English teachers at Mason High School (MHS) utilize Goodreads, a website that connects communities of readers, to encourage a love for reading in their students. Reading is a core part of any English class curriculum, but Goodreads encourages reading outside the classroom and suggests options that may spark curiosity in students.

English and Honors English I teacher Amanda Bross uses Goodreads inside and outside her classroom. Goodreads allows readers to track their reading progress, receive recommendations, create reading goals and review books to give other readers their input. Bross said Goodreads is essential in her classroom from the start of the year, and she believes this platform can help students create a healthier relationship with reading. 

“[Goodreads] is a really great tool to work toward becoming a lifelong reader,” Bross said. “Every one of my students signs up for Goodreads and the goal is that they use it all year and beyond [the classroom].”

Like Bross, English III and Honors English III teacher Michelle Bruewer consistently uses Goodreads in her life. In addition to encouraging students to continue reading throughout their lives, Bruewer said Goodreads also helps teachers throughout the MHS English department stay up-to-date with the books their colleagues are reading.

“I follow a lot of English teachers in the building,” Bruewer said. “[Goodreads] is a great way for me to gauge what books I should maybe read, and it helps me find books that I’ve never seen before.

English and Honors English I teacher Jennifer Leitsch uses Goodreads to review books with an honest opinion that provides insight to her students and colleagues. Leitsch said she believes it is her responsibility as a reader to give input to her Goodreads community.

“I always keep my students in mind when I’m reviewing things,” Leitsch said. “I am always conscious of the fact that my reading life is public, [but] I feel like it is part of my job as a teacher and reader to model a healthy reading life.”

Like Leitsch, Bross said she believes that it is her responsibility as a teacher to model what a healthy reading life looks like for her students. Bross said a healthy reading life happens when students choose to read consistently for their own benefit.

“I think I lose credibility if I tell my students it’s important to be a reader and I’m not one myself,” Bross said. “Reading is such a valuable part of life and of becoming an empathetic individual. If I don’t read, I have not practiced what I preach.”

Leitsch also lends the idea of practicing what one preaches to her assignments. She believes if she assigns something to her students, she should be able to do it as well, teaching her to empathize with her students. Leitsch said this mindset carries on into her and her students’ reading lives.

“I believe that the teacher needs to be the model reader in the classroom,” Leitsch said. “My students are currently writing narratives right now and I’m working on my own so that I can model the process and remember how hard it is to write.”

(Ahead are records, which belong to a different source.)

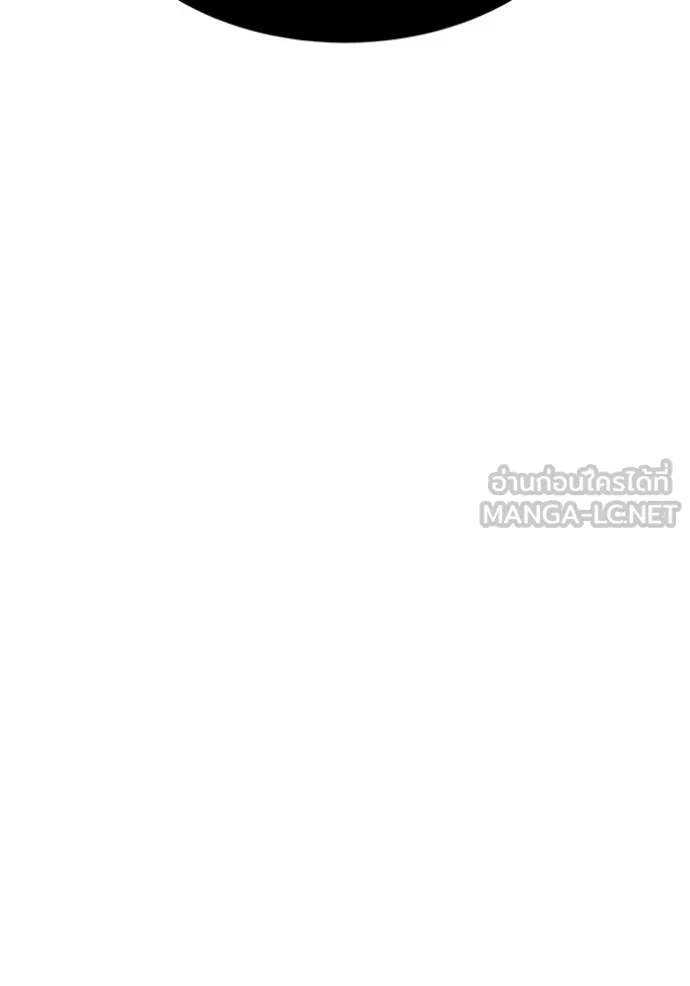 +99 ท่อนไม้ ตอนที่ 73 รูปที่ 33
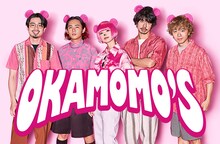 最上もがとOKAMOTO'Sが扮するOKAMOMO'S。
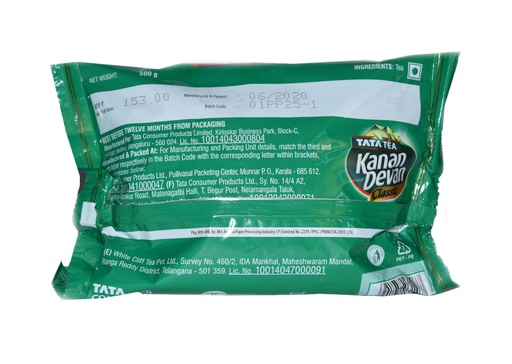 Tata Tea Kanan Devan Classic 500Gms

Bruewer strives to set an example of a model relationship with reading that her students can mimic. Bruewer said she advocates for communication and active reading, so Goodreads is an important assist in her classroom.

“I think it’s extremely important for teachers to read, or at least be aware of the books that kids are reading so they can talk to kids about reading,” Bruewer said. “A student is more likely to continue reading if they have multiple people in their lives talking about it, and I think teachers are a great resource for that.”

For Leitsch, and many others like her, Goodreads provides an accessible community of readers that share a common taste in books. Whether it is talking to friends and coworkers, reading reviews on the site or simply talking to her students about their most recent read, Leitsch said that having that community helps one grow as a reader.

”Real readers seek out community,” Leitsch said. “Real readers talk about what they’re reading with other people, and real readers get recommendations from friends. That’s part of the reading life.”

Bross hopes students can bring their tools from Goodreads over into the next stages of their life. She said reading should be a life-long skill and hopes she can help students foster that relationship with the help of the website.

“I hope [the students] carry these reading skills with them,” Bross said. “People who are informed citizens, read to better educate themselves and learn about the stories of others. The benefits and the importance of reading is immeasurable.”